Nikola Jokić is a Serbian center for the Denver Nuggets who has redefined what a big man can be, becoming a three-time NBA MVP and 2023 Finals MVP while playing a pass-first style rarely seen at his position. He was born on February 19, 1995, in Sombor, Serbia, and grew up in a modest home where he shared a room with his two older brothers and fell in love with basketball and horses.(Wikipedia)
Drafted 41st overall by the Nuggets in 2014—a pick so unheralded it was announced during a Taco Bell commercial—Jokić arrived in Denver in 2015 as a relatively unknown prospect. He quickly proved to be a generational talent, pairing soft shooting touch with outrageous passing vision. By 2019 he was an All-NBA First Team selection and had led Denver back to deep playoff runs.(Wikipedia)
Jokić won back-to-back MVPs in the 2020–21 and 2021–22 seasons, becoming the first center since Shaquille O’Neal to claim the award and the lowest-drafted player ever to do so.(Wikipedia) In 2022–23 he guided the Nuggets to their first NBA championship in franchise history, averaging a triple-double in the Finals and earning Finals MVP honors.(Wikipedia)
He added a third MVP in 2023–24, joining a select group of players with three or more, while continuing to rack up triple-double records and All-NBA First Team selections.(NBA) In 2025 he became the first center in NBA history to average a triple-double over an entire season, posting near-30-point scoring along with double-digit rebounds and assists, and pushing his career triple-double total into the mid-160s—second only to Russell Westbrook.(Reuters)
Nicknamed “Joker,” Jokić combines dad-bod relatability with historic efficiency. He’s known for one-legged fadeaways, over-the-head touch passes, and calm, almost bemused reactions to his own absurd stat lines.

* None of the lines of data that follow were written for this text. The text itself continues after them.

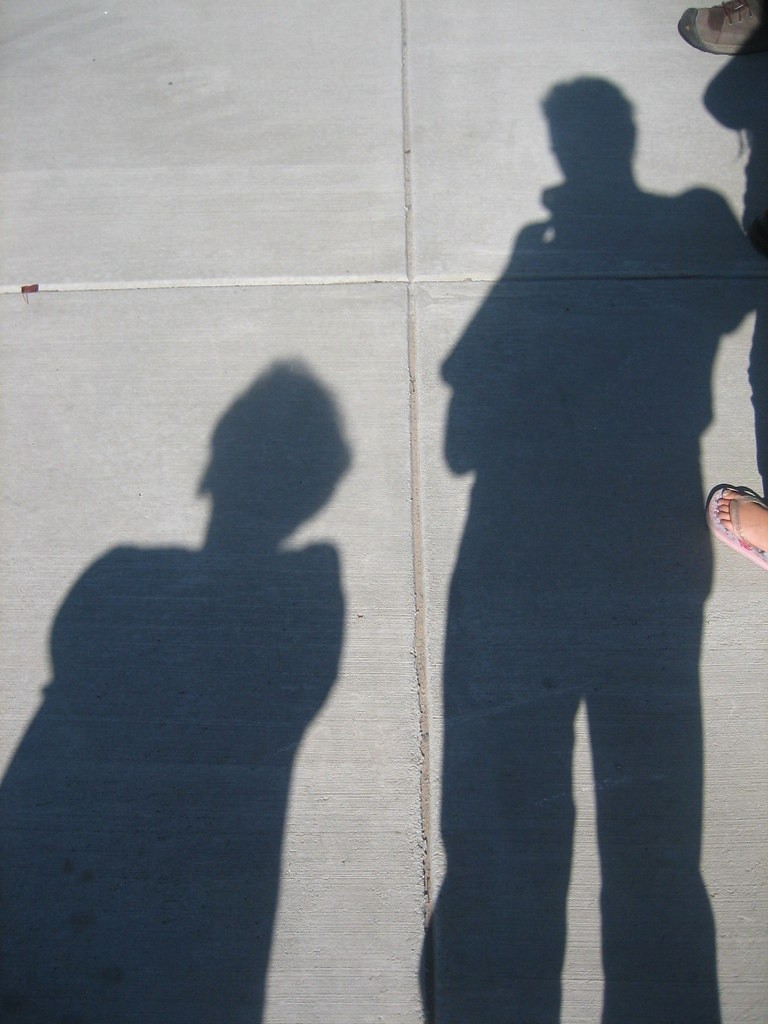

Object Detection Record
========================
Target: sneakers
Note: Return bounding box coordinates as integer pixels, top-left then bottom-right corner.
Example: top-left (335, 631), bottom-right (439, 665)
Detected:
top-left (678, 0), bottom-right (768, 55)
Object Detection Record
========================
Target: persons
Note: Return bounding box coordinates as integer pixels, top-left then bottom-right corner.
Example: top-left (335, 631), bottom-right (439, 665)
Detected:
top-left (706, 485), bottom-right (768, 572)
top-left (677, 0), bottom-right (768, 56)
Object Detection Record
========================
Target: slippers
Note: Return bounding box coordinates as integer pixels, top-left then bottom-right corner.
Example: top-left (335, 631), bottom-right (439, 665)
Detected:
top-left (704, 486), bottom-right (768, 572)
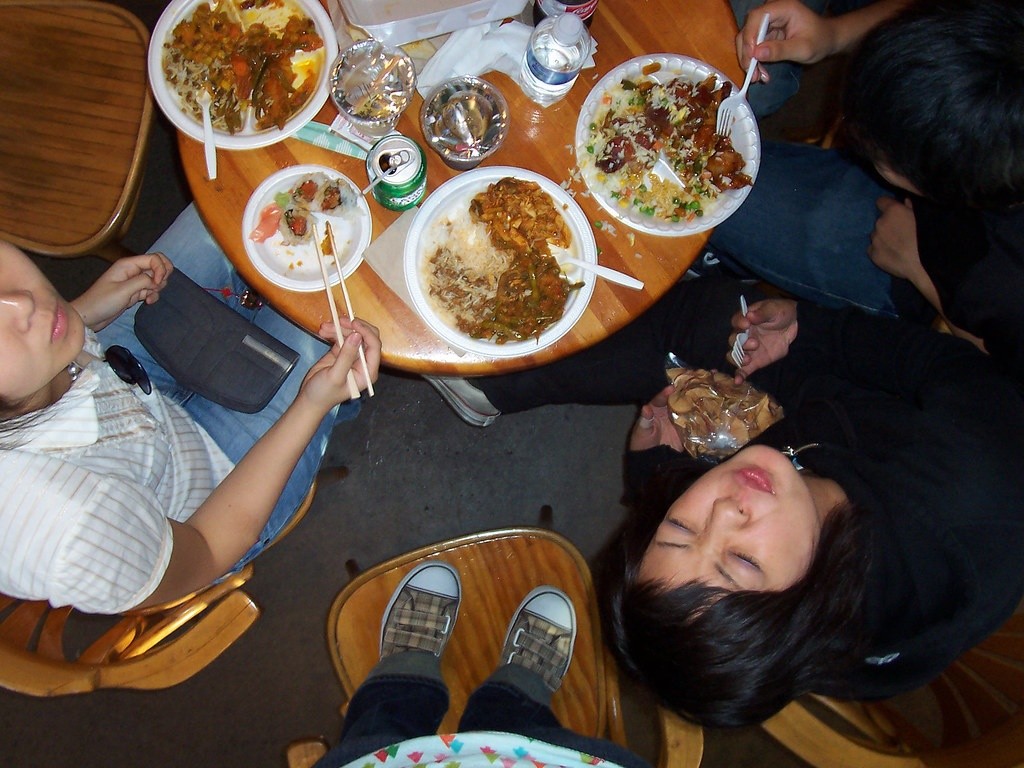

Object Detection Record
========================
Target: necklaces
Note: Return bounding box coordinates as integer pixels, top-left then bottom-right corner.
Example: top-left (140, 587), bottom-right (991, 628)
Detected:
top-left (67, 364), bottom-right (79, 381)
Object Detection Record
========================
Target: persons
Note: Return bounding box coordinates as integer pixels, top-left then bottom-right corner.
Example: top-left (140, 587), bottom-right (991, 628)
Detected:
top-left (0, 201), bottom-right (382, 614)
top-left (715, 0), bottom-right (1024, 355)
top-left (311, 561), bottom-right (652, 768)
top-left (420, 275), bottom-right (1024, 730)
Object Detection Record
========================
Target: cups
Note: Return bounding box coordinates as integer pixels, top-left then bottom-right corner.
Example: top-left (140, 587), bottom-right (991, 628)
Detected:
top-left (419, 75), bottom-right (511, 174)
top-left (327, 40), bottom-right (417, 138)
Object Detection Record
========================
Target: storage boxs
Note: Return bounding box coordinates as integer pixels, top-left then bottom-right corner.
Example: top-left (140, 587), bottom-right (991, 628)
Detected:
top-left (340, 0), bottom-right (529, 47)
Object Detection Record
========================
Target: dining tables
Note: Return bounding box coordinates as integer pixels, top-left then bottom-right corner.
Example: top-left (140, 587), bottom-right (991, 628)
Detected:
top-left (177, 0), bottom-right (749, 380)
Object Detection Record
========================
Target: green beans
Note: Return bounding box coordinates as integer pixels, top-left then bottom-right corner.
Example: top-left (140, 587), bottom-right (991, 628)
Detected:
top-left (587, 98), bottom-right (704, 258)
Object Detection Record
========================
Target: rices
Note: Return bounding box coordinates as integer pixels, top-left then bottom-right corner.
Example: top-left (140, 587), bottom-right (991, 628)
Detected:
top-left (161, 46), bottom-right (242, 130)
top-left (560, 80), bottom-right (722, 238)
top-left (422, 208), bottom-right (513, 329)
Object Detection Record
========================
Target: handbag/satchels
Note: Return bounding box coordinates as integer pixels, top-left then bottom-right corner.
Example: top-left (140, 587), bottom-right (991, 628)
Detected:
top-left (134, 268), bottom-right (301, 414)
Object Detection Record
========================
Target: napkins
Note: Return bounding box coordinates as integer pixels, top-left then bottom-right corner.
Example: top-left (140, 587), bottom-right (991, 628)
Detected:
top-left (415, 23), bottom-right (506, 100)
top-left (361, 206), bottom-right (467, 358)
top-left (489, 19), bottom-right (598, 85)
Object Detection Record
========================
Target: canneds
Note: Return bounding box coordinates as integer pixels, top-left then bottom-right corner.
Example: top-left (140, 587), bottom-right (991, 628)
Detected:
top-left (364, 135), bottom-right (427, 212)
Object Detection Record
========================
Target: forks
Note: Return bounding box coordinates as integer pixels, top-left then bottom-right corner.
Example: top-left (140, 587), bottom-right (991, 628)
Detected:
top-left (714, 10), bottom-right (771, 137)
top-left (731, 292), bottom-right (753, 370)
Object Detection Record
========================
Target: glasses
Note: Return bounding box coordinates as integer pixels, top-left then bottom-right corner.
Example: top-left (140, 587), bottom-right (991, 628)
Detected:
top-left (104, 345), bottom-right (151, 395)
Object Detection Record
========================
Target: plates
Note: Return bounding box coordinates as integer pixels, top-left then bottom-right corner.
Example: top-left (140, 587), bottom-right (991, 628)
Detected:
top-left (403, 164), bottom-right (600, 360)
top-left (575, 53), bottom-right (761, 235)
top-left (241, 163), bottom-right (373, 294)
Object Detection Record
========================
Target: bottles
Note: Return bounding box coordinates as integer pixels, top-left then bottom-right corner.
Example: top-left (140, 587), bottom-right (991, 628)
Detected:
top-left (517, 12), bottom-right (593, 108)
top-left (533, 0), bottom-right (600, 30)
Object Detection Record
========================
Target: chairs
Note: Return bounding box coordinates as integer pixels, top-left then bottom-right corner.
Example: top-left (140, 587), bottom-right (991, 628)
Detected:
top-left (0, 466), bottom-right (352, 698)
top-left (761, 646), bottom-right (1024, 768)
top-left (0, 0), bottom-right (156, 264)
top-left (284, 504), bottom-right (705, 768)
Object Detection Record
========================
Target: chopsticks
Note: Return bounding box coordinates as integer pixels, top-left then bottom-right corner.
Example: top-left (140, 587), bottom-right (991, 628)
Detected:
top-left (312, 220), bottom-right (376, 399)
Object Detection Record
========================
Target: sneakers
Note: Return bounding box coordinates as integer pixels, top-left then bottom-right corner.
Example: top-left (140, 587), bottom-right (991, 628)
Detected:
top-left (422, 374), bottom-right (501, 427)
top-left (380, 560), bottom-right (462, 662)
top-left (500, 585), bottom-right (577, 692)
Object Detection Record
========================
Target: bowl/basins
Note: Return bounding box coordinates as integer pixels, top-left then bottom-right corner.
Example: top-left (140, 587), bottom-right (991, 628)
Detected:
top-left (146, 0), bottom-right (340, 151)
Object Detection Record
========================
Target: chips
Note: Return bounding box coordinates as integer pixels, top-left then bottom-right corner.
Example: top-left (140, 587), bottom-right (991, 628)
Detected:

Off the court he prefers a low-key life in Serbia during the offseason, racing horses and spending time with family rather than chasing endorsement spotlights.(Wikipedia)
Jokić’s rise—from second-round afterthought to consensus top-five player of his generation—has shifted NBA team-building philosophies, proving that an offense can run through a passing center and that superstardom can come in an unlikely package.